▼
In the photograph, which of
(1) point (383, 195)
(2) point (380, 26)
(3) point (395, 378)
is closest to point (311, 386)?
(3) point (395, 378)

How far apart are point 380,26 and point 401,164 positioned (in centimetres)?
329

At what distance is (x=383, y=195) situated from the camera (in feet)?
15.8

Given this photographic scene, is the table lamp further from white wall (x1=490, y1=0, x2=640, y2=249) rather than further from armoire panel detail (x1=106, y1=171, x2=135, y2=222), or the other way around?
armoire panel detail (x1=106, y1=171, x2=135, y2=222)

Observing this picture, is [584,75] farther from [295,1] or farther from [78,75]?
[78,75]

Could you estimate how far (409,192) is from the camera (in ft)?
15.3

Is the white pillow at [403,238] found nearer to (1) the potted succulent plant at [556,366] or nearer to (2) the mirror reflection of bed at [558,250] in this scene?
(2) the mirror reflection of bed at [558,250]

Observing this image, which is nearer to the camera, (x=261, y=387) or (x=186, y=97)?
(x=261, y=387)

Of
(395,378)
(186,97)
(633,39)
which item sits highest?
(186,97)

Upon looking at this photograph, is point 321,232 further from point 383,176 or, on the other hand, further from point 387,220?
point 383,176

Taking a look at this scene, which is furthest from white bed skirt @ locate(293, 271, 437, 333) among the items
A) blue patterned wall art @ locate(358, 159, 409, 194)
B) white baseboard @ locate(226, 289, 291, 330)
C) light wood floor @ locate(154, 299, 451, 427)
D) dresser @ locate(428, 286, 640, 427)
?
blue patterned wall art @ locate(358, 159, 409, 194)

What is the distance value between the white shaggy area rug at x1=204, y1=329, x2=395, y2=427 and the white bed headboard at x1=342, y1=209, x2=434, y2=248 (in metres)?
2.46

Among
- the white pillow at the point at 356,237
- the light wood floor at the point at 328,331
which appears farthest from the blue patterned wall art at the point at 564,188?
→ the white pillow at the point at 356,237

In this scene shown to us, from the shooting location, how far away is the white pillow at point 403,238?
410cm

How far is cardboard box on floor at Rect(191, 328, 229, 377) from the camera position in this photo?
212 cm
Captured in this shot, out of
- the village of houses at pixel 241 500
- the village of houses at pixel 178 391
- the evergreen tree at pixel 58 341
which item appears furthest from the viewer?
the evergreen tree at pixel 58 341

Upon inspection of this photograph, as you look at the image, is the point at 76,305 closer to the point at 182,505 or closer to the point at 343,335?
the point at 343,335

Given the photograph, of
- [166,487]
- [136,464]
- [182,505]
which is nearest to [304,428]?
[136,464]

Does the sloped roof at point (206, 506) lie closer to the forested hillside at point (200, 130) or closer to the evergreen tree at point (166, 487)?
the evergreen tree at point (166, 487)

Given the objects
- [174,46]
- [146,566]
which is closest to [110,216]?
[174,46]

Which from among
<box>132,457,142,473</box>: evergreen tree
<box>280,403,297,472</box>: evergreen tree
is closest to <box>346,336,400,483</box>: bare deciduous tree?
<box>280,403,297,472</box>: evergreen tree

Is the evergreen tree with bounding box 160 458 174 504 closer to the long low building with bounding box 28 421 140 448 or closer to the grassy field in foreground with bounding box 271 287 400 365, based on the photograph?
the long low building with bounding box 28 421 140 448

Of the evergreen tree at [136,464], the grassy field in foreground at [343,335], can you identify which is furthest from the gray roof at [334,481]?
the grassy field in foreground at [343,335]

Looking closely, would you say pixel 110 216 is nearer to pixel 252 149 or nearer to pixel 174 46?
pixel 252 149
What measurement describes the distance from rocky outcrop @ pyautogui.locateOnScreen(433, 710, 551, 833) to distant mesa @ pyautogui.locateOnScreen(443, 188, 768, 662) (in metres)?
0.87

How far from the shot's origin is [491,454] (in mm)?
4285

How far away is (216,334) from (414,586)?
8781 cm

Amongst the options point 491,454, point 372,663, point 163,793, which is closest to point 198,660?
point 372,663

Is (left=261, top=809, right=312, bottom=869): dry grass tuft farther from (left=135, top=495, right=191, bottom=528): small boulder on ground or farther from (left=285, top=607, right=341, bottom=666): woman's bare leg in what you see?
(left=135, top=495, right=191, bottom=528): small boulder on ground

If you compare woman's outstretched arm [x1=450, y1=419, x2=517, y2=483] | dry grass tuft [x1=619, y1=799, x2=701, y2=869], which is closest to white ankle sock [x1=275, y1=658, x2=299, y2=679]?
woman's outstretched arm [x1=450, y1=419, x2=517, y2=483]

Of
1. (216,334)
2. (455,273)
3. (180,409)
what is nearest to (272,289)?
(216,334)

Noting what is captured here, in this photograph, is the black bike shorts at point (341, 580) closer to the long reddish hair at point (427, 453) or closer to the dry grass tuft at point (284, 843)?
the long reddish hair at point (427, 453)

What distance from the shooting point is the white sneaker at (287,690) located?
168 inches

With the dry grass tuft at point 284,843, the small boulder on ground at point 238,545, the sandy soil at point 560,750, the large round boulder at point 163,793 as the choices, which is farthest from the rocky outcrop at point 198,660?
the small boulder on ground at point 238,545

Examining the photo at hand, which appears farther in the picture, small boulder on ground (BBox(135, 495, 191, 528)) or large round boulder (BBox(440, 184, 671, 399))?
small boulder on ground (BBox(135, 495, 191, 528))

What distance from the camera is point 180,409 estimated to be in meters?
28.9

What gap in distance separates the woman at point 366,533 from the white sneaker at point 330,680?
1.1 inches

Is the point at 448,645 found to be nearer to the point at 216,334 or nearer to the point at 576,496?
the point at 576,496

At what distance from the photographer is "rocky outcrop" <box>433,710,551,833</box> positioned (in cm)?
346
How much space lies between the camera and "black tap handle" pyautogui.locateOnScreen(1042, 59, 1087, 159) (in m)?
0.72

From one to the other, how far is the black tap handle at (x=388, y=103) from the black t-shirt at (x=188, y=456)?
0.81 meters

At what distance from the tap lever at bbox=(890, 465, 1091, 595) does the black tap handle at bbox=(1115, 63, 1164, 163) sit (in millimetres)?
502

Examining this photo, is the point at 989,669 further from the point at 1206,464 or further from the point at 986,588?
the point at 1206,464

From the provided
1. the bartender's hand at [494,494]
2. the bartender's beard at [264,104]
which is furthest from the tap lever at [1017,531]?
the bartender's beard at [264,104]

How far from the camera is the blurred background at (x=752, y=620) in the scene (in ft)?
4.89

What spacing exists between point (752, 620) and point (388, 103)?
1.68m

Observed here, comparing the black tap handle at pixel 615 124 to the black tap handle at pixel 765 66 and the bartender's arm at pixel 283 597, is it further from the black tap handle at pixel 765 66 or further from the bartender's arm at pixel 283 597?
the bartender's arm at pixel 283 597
▲
**WHAT IS ASKED**
Write out every one of the entries above word for word, leaving nothing out and changing nothing.

**RESULT OF THE EXERCISE**
In the photograph, which of
(1) point (383, 195)
(2) point (380, 26)
(3) point (395, 378)
is closest to point (311, 386)?
(3) point (395, 378)

How far apart are point 380,26 and point 401,164 positioned (in centimetres)?
329

At what distance is (x=383, y=195) situated from the camera (in feet)?
15.8

Given this photographic scene, is the table lamp further from white wall (x1=490, y1=0, x2=640, y2=249) rather than further from armoire panel detail (x1=106, y1=171, x2=135, y2=222), or the other way around?
armoire panel detail (x1=106, y1=171, x2=135, y2=222)

Observing this picture, is [584,75] farther from [295,1] or farther from [78,75]?
[78,75]

Could you estimate how far (409,192) is from the camera (in ft)?
15.3

Is the white pillow at [403,238] found nearer to (1) the potted succulent plant at [556,366] or nearer to (2) the mirror reflection of bed at [558,250] in this scene?
(2) the mirror reflection of bed at [558,250]

Observing this image, which is nearer to the camera, (x=261, y=387) or (x=186, y=97)?
(x=261, y=387)

Of
(395,378)
(186,97)
(633,39)
which item sits highest?
(186,97)

Upon looking at this photograph, is point 321,232 further from point 383,176 or, on the other hand, further from point 387,220?
point 383,176

Taking a look at this scene, which is furthest from white bed skirt @ locate(293, 271, 437, 333) among the items
A) blue patterned wall art @ locate(358, 159, 409, 194)
B) white baseboard @ locate(226, 289, 291, 330)
C) light wood floor @ locate(154, 299, 451, 427)
D) dresser @ locate(428, 286, 640, 427)
?
blue patterned wall art @ locate(358, 159, 409, 194)

What is the distance value between the white shaggy area rug at x1=204, y1=329, x2=395, y2=427 and the white bed headboard at x1=342, y1=209, x2=434, y2=248 (in metres)?
2.46

Among
- the white pillow at the point at 356,237
- the light wood floor at the point at 328,331
which appears farthest from the blue patterned wall art at the point at 564,188?
→ the white pillow at the point at 356,237

In this scene shown to us, from the shooting location, how far away is the white pillow at point 403,238?
410cm

How far is cardboard box on floor at Rect(191, 328, 229, 377) from the camera position in this photo?
212 cm
Captured in this shot, out of
- the village of houses at pixel 241 500
- the village of houses at pixel 178 391
- the evergreen tree at pixel 58 341
which item appears furthest from the viewer?
the evergreen tree at pixel 58 341

Upon inspection of this photograph, as you look at the image, is the point at 76,305 closer to the point at 182,505 or closer to the point at 343,335?
the point at 343,335

Given the photograph, of
- [166,487]
- [136,464]
- [182,505]
which is nearest to [304,428]?
[136,464]

Does the sloped roof at point (206, 506) lie closer to the forested hillside at point (200, 130) or closer to the evergreen tree at point (166, 487)?
the evergreen tree at point (166, 487)

Given the objects
- [174,46]
- [146,566]
which is closest to [110,216]?
[174,46]

Which from among
<box>132,457,142,473</box>: evergreen tree
<box>280,403,297,472</box>: evergreen tree
is closest to <box>346,336,400,483</box>: bare deciduous tree?
<box>280,403,297,472</box>: evergreen tree

Is the evergreen tree with bounding box 160 458 174 504 closer to the long low building with bounding box 28 421 140 448 or closer to the grassy field in foreground with bounding box 271 287 400 365, based on the photograph?
the long low building with bounding box 28 421 140 448

Of the evergreen tree at [136,464], the grassy field in foreground at [343,335], can you identify which is furthest from the gray roof at [334,481]?
the grassy field in foreground at [343,335]

Looking closely, would you say pixel 110 216 is nearer to pixel 252 149 or nearer to pixel 174 46?
pixel 252 149
What measurement describes the distance from rocky outcrop @ pyautogui.locateOnScreen(433, 710, 551, 833) to distant mesa @ pyautogui.locateOnScreen(443, 188, 768, 662) (in metres)?
0.87

How far from the shot's origin is [491,454] (in mm)?
4285

How far away is (216,334) from (414,586)?
8781 cm

Amongst the options point 491,454, point 372,663, point 163,793, which is closest to point 198,660?
point 372,663

Is (left=261, top=809, right=312, bottom=869): dry grass tuft farther from (left=135, top=495, right=191, bottom=528): small boulder on ground or farther from (left=285, top=607, right=341, bottom=666): woman's bare leg in what you see?
(left=135, top=495, right=191, bottom=528): small boulder on ground

If you compare woman's outstretched arm [x1=450, y1=419, x2=517, y2=483] | dry grass tuft [x1=619, y1=799, x2=701, y2=869], which is closest to white ankle sock [x1=275, y1=658, x2=299, y2=679]?
woman's outstretched arm [x1=450, y1=419, x2=517, y2=483]

Of
1. (216,334)
2. (455,273)
3. (180,409)
what is nearest to (272,289)?
(216,334)

Noting what is captured here, in this photograph, is the black bike shorts at point (341, 580) closer to the long reddish hair at point (427, 453) or closer to the dry grass tuft at point (284, 843)?
the long reddish hair at point (427, 453)

What distance from the shooting point is the white sneaker at (287,690) located?
168 inches

With the dry grass tuft at point 284,843, the small boulder on ground at point 238,545, the sandy soil at point 560,750, the large round boulder at point 163,793 as the choices, which is farthest from the rocky outcrop at point 198,660?
the small boulder on ground at point 238,545

Examining the photo at hand, which appears farther in the picture, small boulder on ground (BBox(135, 495, 191, 528)) or large round boulder (BBox(440, 184, 671, 399))?
small boulder on ground (BBox(135, 495, 191, 528))

What distance from the camera is point 180,409 estimated to be in meters?
28.9

What gap in distance separates the woman at point 366,533 from the white sneaker at point 330,680?
1.1 inches

Is the point at 448,645 found to be nearer to the point at 216,334 or nearer to the point at 576,496?
the point at 576,496

At what distance from the photographer is "rocky outcrop" <box>433,710,551,833</box> positioned (in cm)?
346
How much space lies between the camera and "black tap handle" pyautogui.locateOnScreen(1042, 59, 1087, 159) (in m)?
0.72

From one to the other, how far is the black tap handle at (x=388, y=103) from the black t-shirt at (x=188, y=456)?
0.81 meters

At what distance from the tap lever at bbox=(890, 465, 1091, 595) does the black tap handle at bbox=(1115, 63, 1164, 163) sit (in millimetres)?
502

Examining this photo, is the point at 989,669 further from the point at 1206,464 or further from the point at 986,588?
the point at 1206,464

From the provided
1. the bartender's hand at [494,494]
2. the bartender's beard at [264,104]
which is furthest from the tap lever at [1017,531]?
the bartender's beard at [264,104]

How far from the camera is the blurred background at (x=752, y=620) in the scene (in ft)?
4.89

What spacing exists between point (752, 620) and point (388, 103)?
1.68m

Observed here, comparing the black tap handle at pixel 615 124 to the black tap handle at pixel 765 66 and the bartender's arm at pixel 283 597, is it further from the black tap handle at pixel 765 66 or further from the bartender's arm at pixel 283 597?
the bartender's arm at pixel 283 597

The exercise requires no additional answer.